For a network attack immune defense method using multi-module learning, details of each module in the flow of each link of the invention are further explained below with reference to the drawings and examples.

The network attack immune defense adopting multi-module learning provided by the invention comprises two parts: the device comprises an intrusion detection module and an intrusion prevention module. The focus of the invention is on the first module. The intrusion detection module mainly comprises three steps of data preprocessing, feature representation based on pre-training and anomaly detection based on a cognitive memory network, which will be described in detail later. In the intrusion prevention module, linux-based command operations are mainly used to prevent attacks detected by the intrusion detection module. If a probe attack occurs, the IP addresses of the sender and attacker are obtained and all packets from the attacker's IP are discarded or blocked, similarly if a DOS attack occurs, the system records the port number of the attacked port and simultaneously blocks all packets passing through that port number and does nothing if the output of the detection section is normal. Thus, by using all administrator privileges, it is possible to use scripts running in the background to prevent intrusions, protecting the system from any type of intrusion that may occur in the network, and thus preventing any type of attack.

The specific intrusion detection and defense flow is shown in fig. 2. The data collection module is mainly used for regularly collecting some information side data, such as network flow and segmentation data, and physical side data, such as time, position, equipment id, network segment, area, equipment type feature, user organization and other associated data. The feature calculation module has the main function of performing feature learning on multi-source data obtained after preprocessing collected data, uses a pre-trained model which has good generalization capability and can learn the representation of rich semantic information under large-scale data, and can be applied to fine tuning on a small data set of a downstream task. The attack detection module has the main function of detecting the abnormality by using a self-learning model and is an unsupervised method. The defense module and the recovery module are used for processing the abnormal data packet detected in the previous step and then taking certain measures to recover the normal communication of the host.

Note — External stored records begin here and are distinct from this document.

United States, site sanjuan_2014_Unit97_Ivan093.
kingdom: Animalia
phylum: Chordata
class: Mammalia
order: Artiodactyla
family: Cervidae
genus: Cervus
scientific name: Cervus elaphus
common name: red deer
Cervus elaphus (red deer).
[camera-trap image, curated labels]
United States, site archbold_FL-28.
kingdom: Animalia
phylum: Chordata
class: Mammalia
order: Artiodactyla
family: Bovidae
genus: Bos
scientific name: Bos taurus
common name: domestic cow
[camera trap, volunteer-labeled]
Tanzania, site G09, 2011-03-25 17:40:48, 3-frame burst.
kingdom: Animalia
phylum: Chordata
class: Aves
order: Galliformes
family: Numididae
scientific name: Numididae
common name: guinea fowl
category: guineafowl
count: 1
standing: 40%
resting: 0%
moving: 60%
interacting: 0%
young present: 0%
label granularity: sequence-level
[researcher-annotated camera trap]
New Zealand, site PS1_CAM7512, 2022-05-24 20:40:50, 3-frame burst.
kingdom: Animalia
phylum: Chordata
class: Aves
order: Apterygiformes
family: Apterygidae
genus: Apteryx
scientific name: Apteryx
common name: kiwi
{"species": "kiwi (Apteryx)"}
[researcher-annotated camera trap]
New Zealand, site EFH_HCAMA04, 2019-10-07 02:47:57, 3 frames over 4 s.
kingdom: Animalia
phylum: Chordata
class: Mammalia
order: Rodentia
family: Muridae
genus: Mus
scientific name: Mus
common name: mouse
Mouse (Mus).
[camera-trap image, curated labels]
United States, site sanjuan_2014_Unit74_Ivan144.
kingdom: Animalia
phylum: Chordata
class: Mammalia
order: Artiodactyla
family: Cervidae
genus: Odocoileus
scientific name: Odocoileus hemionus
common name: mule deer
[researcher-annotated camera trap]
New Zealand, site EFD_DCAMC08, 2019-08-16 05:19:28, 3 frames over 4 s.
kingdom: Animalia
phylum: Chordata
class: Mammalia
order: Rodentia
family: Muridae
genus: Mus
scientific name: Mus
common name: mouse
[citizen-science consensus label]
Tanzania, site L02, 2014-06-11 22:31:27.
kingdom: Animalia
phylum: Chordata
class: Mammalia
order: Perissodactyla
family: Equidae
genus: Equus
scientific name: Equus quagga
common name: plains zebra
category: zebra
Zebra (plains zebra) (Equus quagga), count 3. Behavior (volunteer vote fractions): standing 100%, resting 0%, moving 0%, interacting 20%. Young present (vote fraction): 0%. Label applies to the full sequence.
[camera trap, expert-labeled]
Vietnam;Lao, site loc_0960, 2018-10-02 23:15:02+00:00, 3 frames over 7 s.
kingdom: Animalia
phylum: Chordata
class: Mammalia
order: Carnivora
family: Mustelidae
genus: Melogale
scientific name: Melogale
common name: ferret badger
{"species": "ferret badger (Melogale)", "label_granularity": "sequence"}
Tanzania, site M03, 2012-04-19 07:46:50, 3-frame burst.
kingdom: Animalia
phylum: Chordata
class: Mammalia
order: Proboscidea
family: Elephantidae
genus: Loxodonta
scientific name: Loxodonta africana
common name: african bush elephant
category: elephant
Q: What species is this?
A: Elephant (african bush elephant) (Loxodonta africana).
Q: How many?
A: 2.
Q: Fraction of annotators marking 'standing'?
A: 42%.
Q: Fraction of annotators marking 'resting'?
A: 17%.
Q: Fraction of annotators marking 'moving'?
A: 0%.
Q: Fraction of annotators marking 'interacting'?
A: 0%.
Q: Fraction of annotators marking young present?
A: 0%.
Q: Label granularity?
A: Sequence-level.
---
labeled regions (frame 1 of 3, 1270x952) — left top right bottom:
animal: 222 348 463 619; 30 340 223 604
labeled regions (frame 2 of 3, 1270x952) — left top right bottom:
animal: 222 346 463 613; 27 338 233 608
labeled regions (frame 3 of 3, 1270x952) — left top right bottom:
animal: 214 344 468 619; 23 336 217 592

Intrusion detection module

The intrusion detection module comprises three processes of data preprocessing, feature representation based on pre-training and an anomaly detection model based on a cognitive memory network. The module is mainly used for determining data required to be collected by a system, performing feature learning by using a pre-training model aiming at multi-source data to obtain features with more representative meanings on safety, and detecting problem data packets from the existing data according to a cognitive memory network. Warns it and provides it to the next module for specific defense strategy selection.

1) Data preprocessing:

intrusion detection on a system requires a relatively comprehensive understanding of a target system, and a general statistics and understanding of the source and structure of data. In this scenario, the information-side data, the physical-side data, and the association relationship therebetween in the system are focused on. After the information is obtained, corresponding data preprocessing is performed according to a required model, and generally, continuous data discretization, redundant feature removal, important feature screening, feature value standardization, data set category imbalance solving and the like are performed on network stream data.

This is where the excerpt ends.